§ **Questions on the material**:
1. According to the superannuation article, what share of small and micro-business owners regularly contribute to their super?
2. Resume the article on superannuation scams, picking up right after its final sentence.

Document text section start

Australians have been urged to exercise extreme caution when approached about switching their superannuation, amid shocking revelations of “industrial-scale misconduct” that has allegedly resulted in retirement savings lost by tens of thousands of people. The Australian Securities and Investments Commission (ASIC) has issued a public warning after uncovering a series of rogue super schemes, including the First Guardian Fund, that misled investors through high-pressure sales tactics and deceptive marketing. These schemes, often fronted by ASIC-registered financial planners and promoted via trusted institutions, are now under investigation for misusing over $1 billion in superannuation funds and putting Australians’ financial futures at risk.
Growing crisis in small business super contributions
Michelle, a Sydney-based mother of two and small business owner, is facing a retirement dilemma. Like many Australian sole traders, she struggles to contribute to her superannuation while investing in her growing e-commerce venture, Young Wonderer.
“Any money I earn, I’m just reinvesting it back into the business,” Michelle said. “I’m just about to start paying myself, which is exciting. But I need to prioritise the needs of the business and cash flow… and, unfortunately, I guess the future does take a bit of a backseat.”
Michelle’s experience highlights a growing concern in Australia: the risk of retirement savings lost as business owners put short-term survival ahead of long-term financial security.
New research from AMP reveals that just 55 per cent of small and micro-business owners regularly contribute to their super. The figures are even lower in rural areas and among those within the first three years of business.
A system vulnerable to collapse
Michelle is not alone in facing a superannuation shortfall, but some Australians have faced far worse, watching their entire retirement savings vanish. Thousands of investors now fear they’ve permanently lost their super due to the First Guardian collapse and the surrounding scandal.
Juan Carlos Sanchez, a Melbourne-based business owner, shared how a financial advisory firm called Venture Egg persuaded him to roll his super from ANZ into a fund called AusPrac. “They were more like someone selling you cars… just relentless,” Sanchez said.
Juan Carlos Sanchez admits he made an error by choosing to reinvest his superannuation. [ABC News/Thomas Souchard]
Venture Egg convinced him that by investing through AusPrac, he could retire with $800,000 or even $1 million. However, when he later checked his account, he found super fund withdrawal issues. His funds had been frozen for months, and he was never informed.

Document text section end
Data listing section start

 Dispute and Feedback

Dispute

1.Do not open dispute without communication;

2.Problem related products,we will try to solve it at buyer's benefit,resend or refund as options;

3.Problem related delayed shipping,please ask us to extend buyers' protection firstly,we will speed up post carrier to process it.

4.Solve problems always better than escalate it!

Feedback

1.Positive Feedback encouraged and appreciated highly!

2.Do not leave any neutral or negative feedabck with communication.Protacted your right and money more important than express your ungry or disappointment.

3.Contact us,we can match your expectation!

Data listing section end

§ **Response list**:
1. 55 percent

2.
Unbeknownst to him, his money had been channelled into the now-collapsed First Guardian Master Fund, which is currently under investigation by ASIC.
ASIC asset freeze reveals deeper problems
The corporate watchdog has frozen the assets of several individuals, including former First Guardian director David Anderson and financial adviser Ferras Merhi. ASIC alleges Anderson used tens of millions of dollars from the fund for failed property developments, restaurants, and craft breweries.
According to court documents, Anderson funnelled $274 million into offshore companies and used investor funds to pay the mortgage on his $9 million riverfront mansion. ASIC alleges Falcon Capital, the responsible entity of First Guardian, may have acted against the best interests of investors, misleading them about the security and use of their funds.
ASIC. [Image Credit: Shutterstock]
Fallout from the First Guardian collapse
More than 6,000 Australians invested approximately $590 million in First Guardian through various super platforms, including Netwealth, Equity Trustees, and Diversa. Many, like Christian Eriksen, now face losing their life savings.
Eriksen, a 59-year-old house painter from Tweed Heads, had $140,000 in super invested in the fund. He planned to retire this year but now must choose between selling his home or continuing to work.
“I have to start again with my super at 41 years of age,” said Sanchez. “We want to move out together in the next sort of year or so and build a life. How can I do that? Not knowing what my security is.”
A broken system and calls for reform
Greg McElherron, another small business owner, has not only lost his retirement savings but also suffered major business losses after Fox Friday — a brewery funded by Falcon — went into administration.
“Not only have I lost my super, but I have also taken a huge loss on my small business. It’s a double whammy,” McElherron said. “Whatever checks and balances are put in place at the moment by regulators and government bodies are not fit for purpose.”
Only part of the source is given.